Problem Description
You are given a positive integer n representing n cities numbered from 1 to n. You are also given a 2D array roads where roads[i] = [ai, bi, distancei] indicates that there is a bidirectional road between cities ai and bi with a distance equal to distancei. The cities graph is not necessarily connected. The score of a path between two cities is defined as the minimum distance of a road in this path. Return the minimum possible score of a path between cities 1 and n.
Key Insights
- The problem requires finding a path between two cities while minimizing the maximum weight of the edges in that path.
- The path can revisit cities and edges multiple times.
- A graph traversal algorithm (like BFS or DFS) can be utilized to explore all possible paths.
Space and Time Complexity
Time Complexity: O(V + E), where V is the number of vertices (cities) and E is the number of edges (roads). Each edge and vertex is processed at most once.
Space Complexity: O(V + E) for the adjacency list representation of the graph and the visited array.
Solution
To solve the problem, we can use a graph traversal algorithm such as Depth-First Search (DFS) or Breadth-First Search (BFS).
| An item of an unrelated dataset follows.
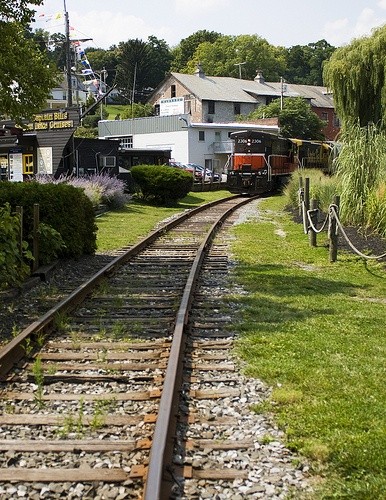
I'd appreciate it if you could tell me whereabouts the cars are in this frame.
[168,158,221,183]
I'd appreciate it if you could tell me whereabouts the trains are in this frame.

- Construct an undirected graph using an adjacency list from the given roads.
- Use BFS or DFS to traverse from city 1 to city n, while maintaining the minimum distance of any edge encountered along the way.
- The minimum distance found during the traversal will be the score of the path.
The algorithm focuses on exploring all paths and utilizing a priority data structure to keep track of the minimum road distance.